Luxembourg | Luxembourg, Tribunal administratif, 19 novembre 2003, 15402


Tribunal administratif N° 15402 du rôle du Grand-Duché de Luxembourg Inscrit le 27 septembre 2002 Audience publique du 19 novembre 2003 Recours formé par Monsieur … et Madame … contre une décision du directeur de l’administration des Contributions directes en matière d’impôts sur le revenu

JUGEMENT

Vu la requête inscrite sous le numéro 15402 du rôle et déposée au greffe du tribunal administratif le 27 septembre 2002 par Maître Jean-Luc FISCH, avocat à la Cour, inscrit au tableau de l’Ordre des avocats à Luxembourg, au nom de Monsieur … et de son épouse

, Madame …, demeurant ensemble à L-…, tendant principalement à la réformation et subsid...
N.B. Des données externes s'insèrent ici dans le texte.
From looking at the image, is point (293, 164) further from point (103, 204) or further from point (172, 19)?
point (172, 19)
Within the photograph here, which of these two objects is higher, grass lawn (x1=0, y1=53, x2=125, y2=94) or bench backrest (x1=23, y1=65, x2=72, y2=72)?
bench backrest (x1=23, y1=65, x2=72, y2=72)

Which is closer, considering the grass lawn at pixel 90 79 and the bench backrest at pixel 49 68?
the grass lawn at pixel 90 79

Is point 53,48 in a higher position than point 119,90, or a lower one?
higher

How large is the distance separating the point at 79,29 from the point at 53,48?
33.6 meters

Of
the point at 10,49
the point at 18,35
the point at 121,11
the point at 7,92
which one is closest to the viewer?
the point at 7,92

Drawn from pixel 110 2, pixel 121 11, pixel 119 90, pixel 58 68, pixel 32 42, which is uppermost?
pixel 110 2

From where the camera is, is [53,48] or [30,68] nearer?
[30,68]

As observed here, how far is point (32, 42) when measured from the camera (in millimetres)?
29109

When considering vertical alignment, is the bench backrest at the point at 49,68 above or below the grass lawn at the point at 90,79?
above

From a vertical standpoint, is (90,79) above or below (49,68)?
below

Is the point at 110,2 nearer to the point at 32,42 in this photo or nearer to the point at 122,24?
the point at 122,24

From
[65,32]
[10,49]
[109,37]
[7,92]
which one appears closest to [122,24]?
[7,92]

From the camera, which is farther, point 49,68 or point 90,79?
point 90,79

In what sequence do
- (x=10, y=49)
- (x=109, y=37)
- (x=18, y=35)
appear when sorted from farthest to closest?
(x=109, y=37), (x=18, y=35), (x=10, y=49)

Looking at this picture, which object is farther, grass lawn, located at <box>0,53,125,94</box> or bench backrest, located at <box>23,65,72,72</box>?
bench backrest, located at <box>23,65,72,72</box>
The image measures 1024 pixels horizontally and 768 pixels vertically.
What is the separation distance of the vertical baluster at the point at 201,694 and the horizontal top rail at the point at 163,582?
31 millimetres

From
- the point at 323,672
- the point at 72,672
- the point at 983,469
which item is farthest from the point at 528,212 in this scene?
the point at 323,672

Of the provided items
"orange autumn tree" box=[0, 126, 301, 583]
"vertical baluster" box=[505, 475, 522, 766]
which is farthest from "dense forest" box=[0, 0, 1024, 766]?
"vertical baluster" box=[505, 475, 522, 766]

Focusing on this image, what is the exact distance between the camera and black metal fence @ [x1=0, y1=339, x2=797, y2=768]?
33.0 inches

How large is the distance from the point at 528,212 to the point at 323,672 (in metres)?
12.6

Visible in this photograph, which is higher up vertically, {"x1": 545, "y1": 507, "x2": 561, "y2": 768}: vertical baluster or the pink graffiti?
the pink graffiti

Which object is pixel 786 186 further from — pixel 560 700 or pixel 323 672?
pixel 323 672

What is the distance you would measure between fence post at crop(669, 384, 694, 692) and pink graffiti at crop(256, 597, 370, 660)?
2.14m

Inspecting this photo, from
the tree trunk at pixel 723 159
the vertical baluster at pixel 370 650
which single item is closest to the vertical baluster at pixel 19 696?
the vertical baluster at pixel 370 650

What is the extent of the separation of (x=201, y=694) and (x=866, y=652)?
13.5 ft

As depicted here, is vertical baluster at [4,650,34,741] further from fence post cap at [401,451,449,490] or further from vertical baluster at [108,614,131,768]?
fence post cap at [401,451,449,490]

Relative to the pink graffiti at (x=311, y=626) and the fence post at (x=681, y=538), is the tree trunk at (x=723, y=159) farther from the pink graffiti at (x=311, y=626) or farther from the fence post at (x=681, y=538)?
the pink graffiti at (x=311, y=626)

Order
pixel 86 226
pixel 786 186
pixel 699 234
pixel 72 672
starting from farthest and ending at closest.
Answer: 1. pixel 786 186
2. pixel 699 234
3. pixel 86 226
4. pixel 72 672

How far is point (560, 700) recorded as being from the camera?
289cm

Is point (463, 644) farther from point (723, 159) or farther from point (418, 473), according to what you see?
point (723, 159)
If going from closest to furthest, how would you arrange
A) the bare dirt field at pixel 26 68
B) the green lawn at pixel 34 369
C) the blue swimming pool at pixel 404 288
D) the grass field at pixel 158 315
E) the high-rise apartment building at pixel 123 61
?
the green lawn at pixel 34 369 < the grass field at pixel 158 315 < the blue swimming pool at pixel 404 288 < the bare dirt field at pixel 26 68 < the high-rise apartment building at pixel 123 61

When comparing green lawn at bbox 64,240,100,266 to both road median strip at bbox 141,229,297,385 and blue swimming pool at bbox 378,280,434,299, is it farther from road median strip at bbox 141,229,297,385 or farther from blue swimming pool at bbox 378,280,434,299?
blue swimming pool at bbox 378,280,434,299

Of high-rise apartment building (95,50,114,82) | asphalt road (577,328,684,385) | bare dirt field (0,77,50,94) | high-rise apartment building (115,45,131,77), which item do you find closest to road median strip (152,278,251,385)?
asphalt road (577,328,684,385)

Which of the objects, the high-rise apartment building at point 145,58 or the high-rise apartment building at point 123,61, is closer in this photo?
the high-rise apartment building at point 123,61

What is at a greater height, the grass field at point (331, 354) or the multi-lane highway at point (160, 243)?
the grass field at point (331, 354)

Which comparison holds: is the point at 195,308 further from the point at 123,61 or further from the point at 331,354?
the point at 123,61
Tribunal administratif N° 15402 du rôle du Grand-Duché de Luxembourg Inscrit le 27 septembre 2002 Audience publique du 19 novembre 2003 Recours formé par Monsieur … et Madame … contre une décision du directeur de l’administration des Contributions directes en matière d’impôts sur le revenu

JUGEMENT

Vu la requête inscrite sous le numéro 15402 du rôle et déposée au greffe du tribunal administratif le 27 septembre 2002 par Maître Jean-Luc FISCH, avocat à la Cour, inscrit au tableau de l’Ordre des avocats à Luxembourg, au nom de Monsieur … et de son épouse, Madame …, demeurant ensemble à L-…, tendant principalement à la réformation et subsidiairement à l’annulation d’une décision du directeur de l’administration des Contributions directes du 29 juillet 2002 déclarant non fondée la réclamation introduite en nom et pour compte des demandeurs le 8 décembre 1999 par la Fiduciaire Centrale du Luxembourg contre deux bulletins rectificatifs de l’impôt sur le revenu des années 1992 et 1993, émis le 11 novembre 1999 ;

Vu le mémoire en réponse du délégué du gouvernement déposé au greffe du tribunal administratif le 27 décembre 2002 ;

Vu les pièces versées en cause et notamment la décision critiquée ;

Ouï le juge-rapporteur en son rapport, Maître Francine EWERS, en remplacement de Maître Jean-Luc FISCH, et Monsieur le délégué du gouvernement Jean-Marie KLEIN en leurs plaidoiries respectives.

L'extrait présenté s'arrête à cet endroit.